Excerpted text.
......

Learning and Behavioural Psychology

Behaviourism Theorists

Behaviourism is a foundational approach in psychology that emphasizes the study of observable behaviours and the role of environmental factors in shaping behaviour. Key theorists include:

  • Pavlov: Known for classical conditioning research.

  • Watson: Extended classical conditioning to humans.

  • Thorndike: Developed the Law of Effect and connectionism.

  • Skinner: Pioneered operant conditioning.

Classical Conditioning

Classical conditioning is a learning process where a neutral stimulus becomes associated with a meaningful stimulus, eliciting a conditioned response.

  • Pavlov's Research:

    • Unconditioned Stimulus (US): Naturally elicits a response (e.g., food).

    • Unconditioned Response (UR): Natural reaction to US (e.g., salivation).

    • Neutral Stimulus (NS): Initially produces no response.

    • Conditioned Stimulus (CS): NS after association with US.

    • Conditioned Response (CR): Learned response to CS.

    • Factors in Classical Conditioning: Timing, frequency, and intensity of stimuli.

    • Stimulus Generalisation and Discrimination: Responding to similar stimuli vs. distinguishing between them.

......

Stated task.
Decide whether each statement agrees with the psychology excerpt, answering yes or no and quoting the words that settle it. 1. Thorndike pioneered operant conditioning. 2. A neutral stimulus produces no response at first. 3. The timing of stimuli is named as a factor in classical conditioning. Answer from the text above alone, without drawing on the data.

Data shown.
......

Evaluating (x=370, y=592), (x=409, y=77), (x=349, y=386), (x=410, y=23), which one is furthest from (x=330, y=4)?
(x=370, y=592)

......

Exercise result.
1. No: "Skinner: Pioneered operant conditioning."
2. Yes: "Neutral Stimulus (NS): Initially produces no response."
3. Yes: "Factors in Classical Conditioning: Timing, frequency, and intensity of stimuli."